Friday, September 29, 2006
In acknowlegement of the fact that a) some of my readers are also popular young roaring-boy poets and b) my own poetic tastes run to Tennyson and Longfellow and don't extend much further than Robert Service, I'll periodically include a poem here at Stevereads.
These won't be poems like "The Song of Hiawatha," where I already KNOW that it's a great work of art. These will be poems that struck some kind of note inside me - and I'll be inviting you-all to write in and TEACH me about them, for good or ill.
My first example comes from this week's New Yorker. It's by somebody named Deborah Digges, and it's called 'The Birthing':
Call out the names in the procession of the loved.
Call from the blood the ancestors here to bear witness
to the day he stopped the car,
we on our way to a great banquet in his honor.

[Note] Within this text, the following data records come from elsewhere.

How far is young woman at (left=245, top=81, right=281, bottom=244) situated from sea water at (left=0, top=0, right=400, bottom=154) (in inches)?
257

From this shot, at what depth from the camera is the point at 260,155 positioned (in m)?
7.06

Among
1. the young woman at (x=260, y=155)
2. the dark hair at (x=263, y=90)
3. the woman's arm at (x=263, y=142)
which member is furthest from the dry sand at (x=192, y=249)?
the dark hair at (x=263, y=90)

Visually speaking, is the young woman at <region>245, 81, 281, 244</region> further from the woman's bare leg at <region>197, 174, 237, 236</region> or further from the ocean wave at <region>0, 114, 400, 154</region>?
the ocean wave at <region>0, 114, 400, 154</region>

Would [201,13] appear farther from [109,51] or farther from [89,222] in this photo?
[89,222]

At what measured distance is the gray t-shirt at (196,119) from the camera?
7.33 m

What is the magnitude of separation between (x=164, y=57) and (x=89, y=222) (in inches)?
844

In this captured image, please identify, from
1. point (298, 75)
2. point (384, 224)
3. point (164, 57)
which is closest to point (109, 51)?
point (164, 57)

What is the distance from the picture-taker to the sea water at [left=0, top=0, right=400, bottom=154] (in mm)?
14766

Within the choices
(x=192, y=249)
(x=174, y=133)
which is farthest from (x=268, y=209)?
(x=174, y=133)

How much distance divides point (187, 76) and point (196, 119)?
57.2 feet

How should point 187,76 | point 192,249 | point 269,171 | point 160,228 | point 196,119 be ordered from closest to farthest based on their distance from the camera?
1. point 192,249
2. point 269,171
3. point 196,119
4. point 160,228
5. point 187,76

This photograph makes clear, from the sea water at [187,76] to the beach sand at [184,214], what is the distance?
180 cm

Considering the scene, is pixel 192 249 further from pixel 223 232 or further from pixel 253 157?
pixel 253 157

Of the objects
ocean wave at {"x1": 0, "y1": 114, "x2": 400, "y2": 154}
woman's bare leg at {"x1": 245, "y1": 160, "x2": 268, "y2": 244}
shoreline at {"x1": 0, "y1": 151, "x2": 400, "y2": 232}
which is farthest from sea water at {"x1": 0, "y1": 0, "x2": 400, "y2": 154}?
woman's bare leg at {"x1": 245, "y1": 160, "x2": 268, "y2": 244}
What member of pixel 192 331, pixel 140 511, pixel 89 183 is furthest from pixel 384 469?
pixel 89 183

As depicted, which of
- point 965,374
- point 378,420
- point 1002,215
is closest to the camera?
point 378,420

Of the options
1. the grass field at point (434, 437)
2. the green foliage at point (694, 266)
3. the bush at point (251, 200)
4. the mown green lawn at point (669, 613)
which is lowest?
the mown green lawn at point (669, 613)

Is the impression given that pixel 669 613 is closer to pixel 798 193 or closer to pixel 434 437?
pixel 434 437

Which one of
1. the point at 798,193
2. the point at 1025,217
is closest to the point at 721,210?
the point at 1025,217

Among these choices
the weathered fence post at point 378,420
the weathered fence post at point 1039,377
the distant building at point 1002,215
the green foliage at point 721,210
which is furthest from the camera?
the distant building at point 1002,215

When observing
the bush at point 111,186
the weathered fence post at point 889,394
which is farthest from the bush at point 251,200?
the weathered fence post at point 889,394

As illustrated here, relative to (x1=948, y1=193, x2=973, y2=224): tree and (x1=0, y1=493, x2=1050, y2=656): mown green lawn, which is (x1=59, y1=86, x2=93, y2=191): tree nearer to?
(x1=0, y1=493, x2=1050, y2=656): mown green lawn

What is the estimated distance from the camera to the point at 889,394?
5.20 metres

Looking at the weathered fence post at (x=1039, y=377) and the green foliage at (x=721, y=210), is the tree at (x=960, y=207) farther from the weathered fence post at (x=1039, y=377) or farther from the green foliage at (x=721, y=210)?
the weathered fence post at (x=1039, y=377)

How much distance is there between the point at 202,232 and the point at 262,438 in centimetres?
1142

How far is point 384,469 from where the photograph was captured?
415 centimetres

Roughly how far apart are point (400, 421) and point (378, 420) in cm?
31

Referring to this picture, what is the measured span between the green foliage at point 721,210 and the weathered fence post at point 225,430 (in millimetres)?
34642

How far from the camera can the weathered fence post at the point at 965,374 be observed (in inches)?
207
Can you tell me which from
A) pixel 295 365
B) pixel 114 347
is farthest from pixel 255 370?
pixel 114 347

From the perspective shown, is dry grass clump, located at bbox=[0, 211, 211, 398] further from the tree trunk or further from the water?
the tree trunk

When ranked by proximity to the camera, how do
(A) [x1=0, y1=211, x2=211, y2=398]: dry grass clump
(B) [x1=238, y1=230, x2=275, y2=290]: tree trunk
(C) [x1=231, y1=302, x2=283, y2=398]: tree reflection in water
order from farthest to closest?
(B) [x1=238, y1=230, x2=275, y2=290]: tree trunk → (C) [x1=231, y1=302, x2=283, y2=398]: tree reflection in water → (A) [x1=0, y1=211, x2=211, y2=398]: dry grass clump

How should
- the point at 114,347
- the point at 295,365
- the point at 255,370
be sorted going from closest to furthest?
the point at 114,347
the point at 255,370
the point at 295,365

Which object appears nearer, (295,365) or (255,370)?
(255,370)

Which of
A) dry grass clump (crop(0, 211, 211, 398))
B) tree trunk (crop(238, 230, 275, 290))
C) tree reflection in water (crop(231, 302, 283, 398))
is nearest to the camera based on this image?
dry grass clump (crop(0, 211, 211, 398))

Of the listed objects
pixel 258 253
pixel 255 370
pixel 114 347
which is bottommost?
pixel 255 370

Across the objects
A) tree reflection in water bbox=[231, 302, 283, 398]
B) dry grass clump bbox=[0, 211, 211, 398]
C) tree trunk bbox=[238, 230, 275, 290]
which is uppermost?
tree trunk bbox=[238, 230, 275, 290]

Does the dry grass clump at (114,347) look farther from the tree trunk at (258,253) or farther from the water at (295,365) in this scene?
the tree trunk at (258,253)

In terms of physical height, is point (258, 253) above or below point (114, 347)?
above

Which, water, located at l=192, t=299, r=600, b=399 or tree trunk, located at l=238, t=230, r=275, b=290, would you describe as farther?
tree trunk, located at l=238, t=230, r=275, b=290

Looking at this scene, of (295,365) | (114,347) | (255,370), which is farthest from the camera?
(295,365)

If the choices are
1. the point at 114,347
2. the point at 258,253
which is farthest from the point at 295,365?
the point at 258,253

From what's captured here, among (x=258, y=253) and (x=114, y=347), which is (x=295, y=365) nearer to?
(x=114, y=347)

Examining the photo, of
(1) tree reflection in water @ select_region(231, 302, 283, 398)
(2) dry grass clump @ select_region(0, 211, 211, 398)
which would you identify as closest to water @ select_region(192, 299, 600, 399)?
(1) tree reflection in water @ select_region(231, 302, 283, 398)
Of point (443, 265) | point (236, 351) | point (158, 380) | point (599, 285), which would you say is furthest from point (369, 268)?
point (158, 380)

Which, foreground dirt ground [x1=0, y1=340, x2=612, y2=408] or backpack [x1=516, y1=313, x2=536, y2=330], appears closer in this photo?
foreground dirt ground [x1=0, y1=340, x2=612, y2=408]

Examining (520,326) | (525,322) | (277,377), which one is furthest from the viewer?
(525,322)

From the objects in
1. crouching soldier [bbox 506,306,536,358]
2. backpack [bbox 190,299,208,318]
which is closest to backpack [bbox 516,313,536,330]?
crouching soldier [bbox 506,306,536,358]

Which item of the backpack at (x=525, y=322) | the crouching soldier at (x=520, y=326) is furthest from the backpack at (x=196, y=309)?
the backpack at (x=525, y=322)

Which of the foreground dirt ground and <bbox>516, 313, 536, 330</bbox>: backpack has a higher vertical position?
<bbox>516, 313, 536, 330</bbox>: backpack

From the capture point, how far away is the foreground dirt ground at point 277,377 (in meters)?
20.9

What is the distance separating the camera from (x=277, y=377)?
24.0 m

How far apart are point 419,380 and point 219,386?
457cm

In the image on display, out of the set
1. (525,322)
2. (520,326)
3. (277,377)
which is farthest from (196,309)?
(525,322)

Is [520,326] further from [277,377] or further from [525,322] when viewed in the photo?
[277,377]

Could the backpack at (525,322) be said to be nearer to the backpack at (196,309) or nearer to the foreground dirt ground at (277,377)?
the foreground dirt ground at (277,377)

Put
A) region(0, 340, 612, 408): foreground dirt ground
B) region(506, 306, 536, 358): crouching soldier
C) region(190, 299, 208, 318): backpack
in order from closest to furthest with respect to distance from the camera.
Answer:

In a field a cow groaned lowing, trying to give birth,
what he called front leg presentation,
the calf come out nose first, one front leg dangling from his mother.
A fatal sign he said while rolling up the sleeves
of his dress shirt, and climbed the fence.
I watched him thrust his arm entire
into the yet-to-be, where I imagined holy sparrows scattering
in the hall of souls for his big mortal hands just to make way.
With his whole weight he pushed the calf back in the mother
and grasped the other leg tucked up like a closed wing
against the new one's shoulder.
And found a way in the warm dark to bring both legs out
into the world together.
Then heaved and pulled, the cow arching her back,
until a bull calf, in a whoosh of blood and water,
came falling whole and still onto the meadow.
We rubbed his blackness, bloodying our hands.
The mother licked the newborn, of us oblivious,
until he moved a little, struggled.
I ran to get our coats, mine a green velvet cloak,
and his tuxedo jacket, and worked to rub the new one dry
while he set out to find the farmer.
When it was over, the new calf suckling his mother,
the farmer soon to lead them to the barn,
leaving our coats just where they lay
we huddled in the car.
And then made love toward eternity,
without a word drove slowly home. And loved some more.
I can see some faults in this thing right away (the willfully erroneous grammar and punctuation, to sound all 'poety,' and of course that 'of us oblivious'), but I kind of like this.
What does everybody else think? Not just the poets, either - did anybody else like this?